- **Tasks and exercises**:
**1.** In the yeast-reuse thread, what should you do with yeast that smells or tastes off?
**2.** Echo the stretch of the yeast-reuse thread from "True that. Same" through "## QldKev (6/12/13)".
**3.** Please proceed with the yeast-reuse thread from where it stops.

- **Source text**:
▬▬▬▬▬▬▬▬▬▬

Totally understand this, but if you push it too far and get an under attenuated muddy beer, those savings just cost you a whole batch, which is more than a couple of yeast packs.


----------



## lukiferj (5/12/13)

The main thing is to check the yeast before you reuse it. If it smells or tastes off then chuck it. Same principle applies to liquid yeast.


----------



## HBHB (5/12/13)

mje1980 said:


> Totally understand this, but if you push it too far and get an under attenuated muddy beer, those savings just cost you a whole batch, which is more than a couple of yeast packs.


True that. Same applies equally to liquid yeasts being farmed, washed and stored for generations. Personally, i just split the batches, wash and reuse once for most.


----------



## QldKev (6/12/13)

▬▬▬▬▬▬▬▬▬▬

- **Scene-based spatial questions**:
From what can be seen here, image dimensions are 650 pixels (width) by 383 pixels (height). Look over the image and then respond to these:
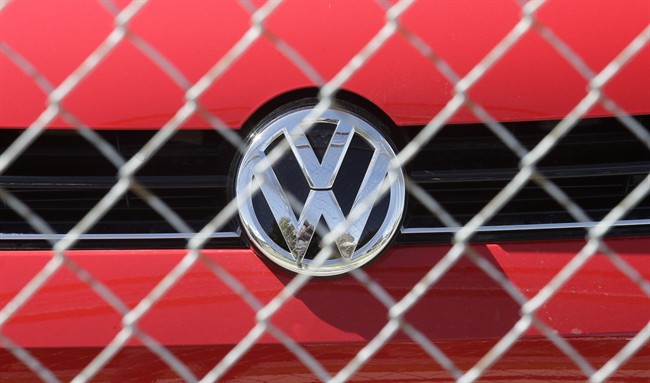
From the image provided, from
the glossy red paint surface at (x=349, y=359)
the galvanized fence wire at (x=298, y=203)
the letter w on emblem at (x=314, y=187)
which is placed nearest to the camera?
the galvanized fence wire at (x=298, y=203)

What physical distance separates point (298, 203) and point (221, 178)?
0.20 m

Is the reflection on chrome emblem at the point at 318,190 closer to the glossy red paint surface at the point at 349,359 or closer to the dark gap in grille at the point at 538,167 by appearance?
the dark gap in grille at the point at 538,167

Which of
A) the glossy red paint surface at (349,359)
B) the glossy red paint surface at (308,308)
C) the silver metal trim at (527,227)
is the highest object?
the silver metal trim at (527,227)

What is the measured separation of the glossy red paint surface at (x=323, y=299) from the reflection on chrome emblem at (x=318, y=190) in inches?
2.2

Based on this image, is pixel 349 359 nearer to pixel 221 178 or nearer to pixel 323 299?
pixel 323 299

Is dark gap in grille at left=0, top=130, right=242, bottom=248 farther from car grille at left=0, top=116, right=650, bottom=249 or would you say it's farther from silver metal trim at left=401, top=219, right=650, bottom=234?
silver metal trim at left=401, top=219, right=650, bottom=234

▬▬▬▬▬▬▬▬▬▬

- **Exercise answers**:
**1.** Chuck it.

**2.**
True that. Same applies equally to liquid yeasts being farmed, washed and stored for generations. Personally, i just split the batches, wash and reuse once for most.


----------



## QldKev (6/12/13)

**3.**
I actually find all my yeast is cleaner second generation. I never brew high gravity beers, so that would help with yeast health. Look after it and it will look after you.


----------



## sponge (6/12/13)

Similarly to Kev, I often find my 2nd and 3rd generations have a nicer yeast profile than the first generations.

Plus if you're making a big beer, you'll either need multiple packs, or you can just start off with a smaller beer and use some slurry, which you know is nice healthy yeast, especially if it's washed.

Fresh is best when it comes to yeast. Love and care for it and it shall reward you handsomely.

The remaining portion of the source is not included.